### DATA
+++

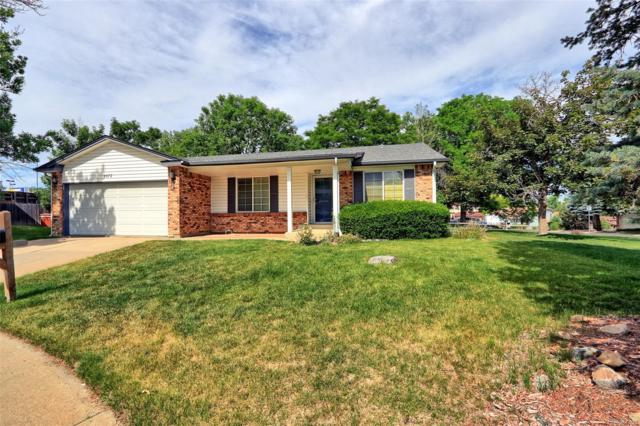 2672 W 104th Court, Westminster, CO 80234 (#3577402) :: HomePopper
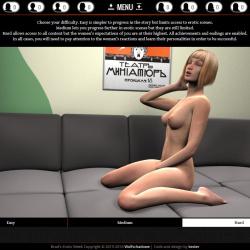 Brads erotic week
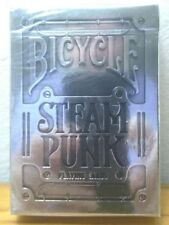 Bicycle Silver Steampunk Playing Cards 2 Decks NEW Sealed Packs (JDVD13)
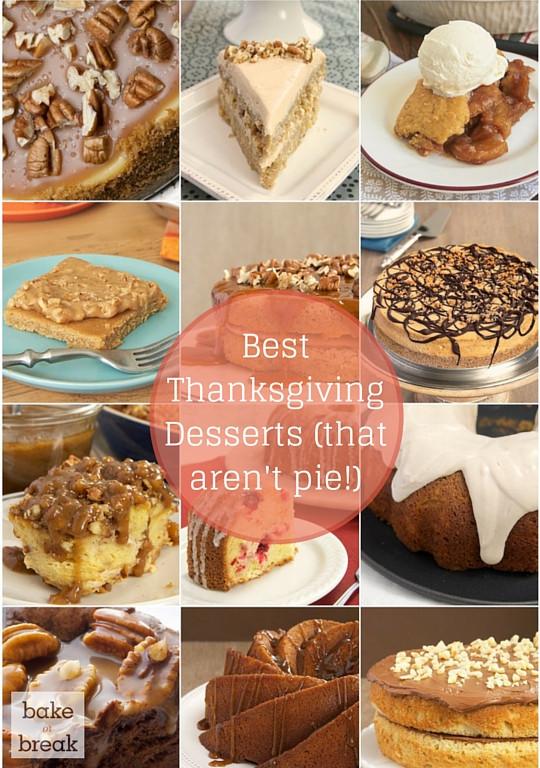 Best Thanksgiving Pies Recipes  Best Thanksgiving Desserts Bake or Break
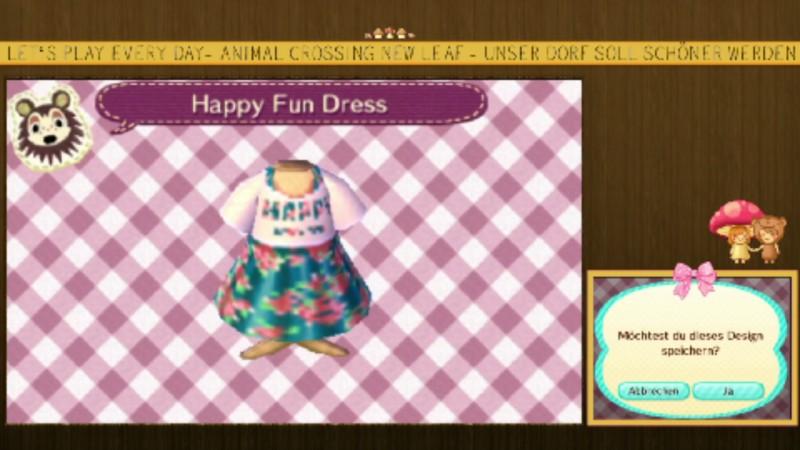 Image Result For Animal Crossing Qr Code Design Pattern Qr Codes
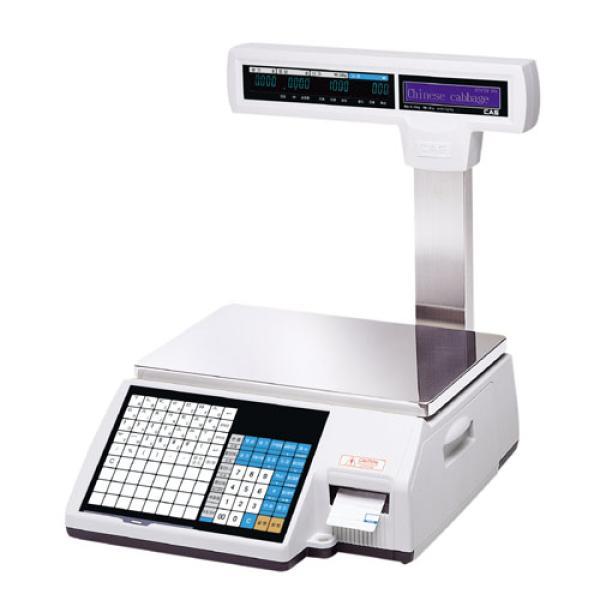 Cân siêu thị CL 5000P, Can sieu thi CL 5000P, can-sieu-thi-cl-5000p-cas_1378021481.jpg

+++

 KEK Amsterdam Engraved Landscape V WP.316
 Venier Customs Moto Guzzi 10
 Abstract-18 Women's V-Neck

+++

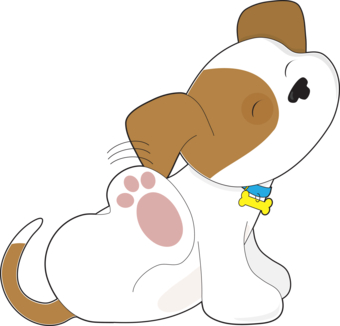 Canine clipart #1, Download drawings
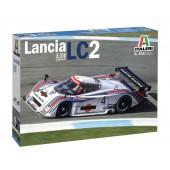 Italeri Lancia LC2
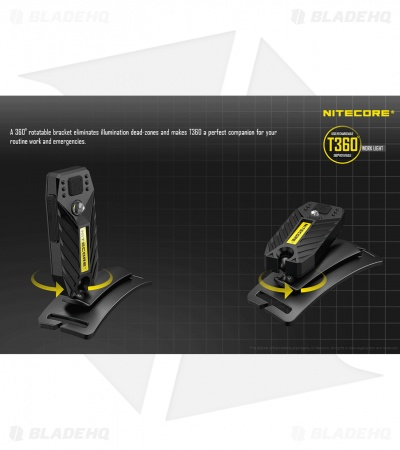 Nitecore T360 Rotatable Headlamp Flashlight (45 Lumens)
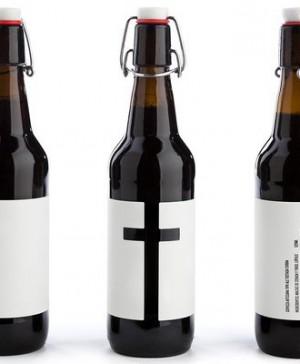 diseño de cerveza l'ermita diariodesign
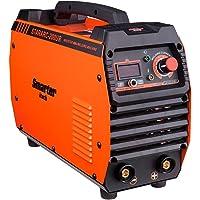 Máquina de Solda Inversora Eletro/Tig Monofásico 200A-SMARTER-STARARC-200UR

+++

### AIM OF THE TASK
Using the records above, return word for word the lines that begin at the one containing "Canine clipart #1, Download drawings" and end at the one containing "Máquina de Solda", both of them included and no pictures.

### ANSWER TO THIS PROBLEM
 Canine clipart #1, Download drawings
 Italeri Lancia LC2
 Nitecore T360 Rotatable Headlamp Flashlight (45 Lumens)
 diseño de cerveza l'ermita diariodesign
 Máquina de Solda Inversora Eletro/Tig Monofásico 200A-SMARTER-STARARC-200UR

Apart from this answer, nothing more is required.